■ Records provided ■
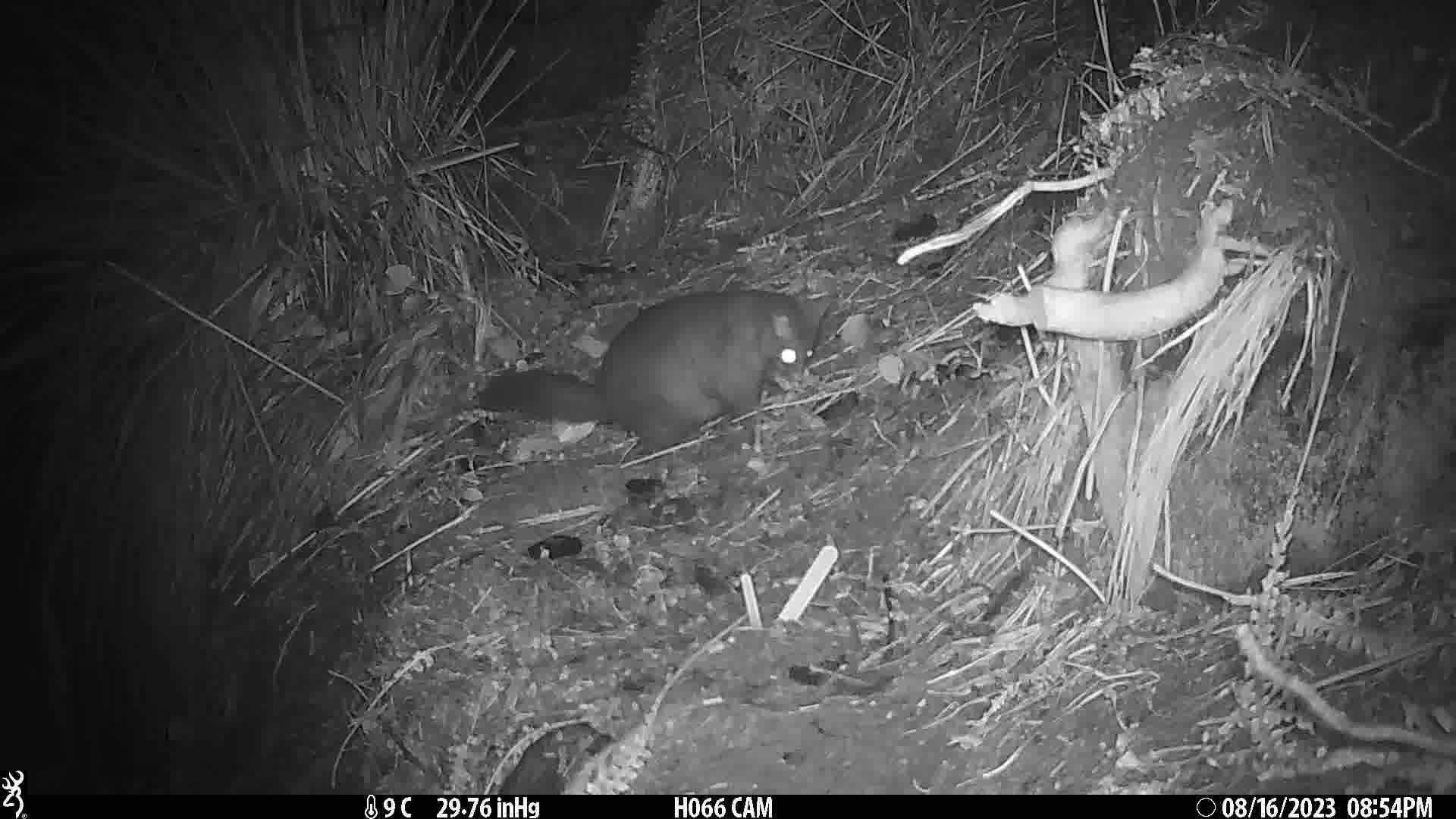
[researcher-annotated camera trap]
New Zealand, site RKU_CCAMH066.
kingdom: Animalia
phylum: Chordata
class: Mammalia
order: Diprotodontia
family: Phalangeridae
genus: Trichosurus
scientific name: Trichosurus vulpecula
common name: common brushtail possum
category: possum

■ Task requirements ■
Please retype the records above exactly, leaving every image out.

■ Output below ■
[researcher-annotated camera trap]
New Zealand, site RKU_CCAMH066.
kingdom: Animalia
phylum: Chordata
class: Mammalia
order: Diprotodontia
family: Phalangeridae
genus: Trichosurus
scientific name: Trichosurus vulpecula
common name: common brushtail possum
category: possum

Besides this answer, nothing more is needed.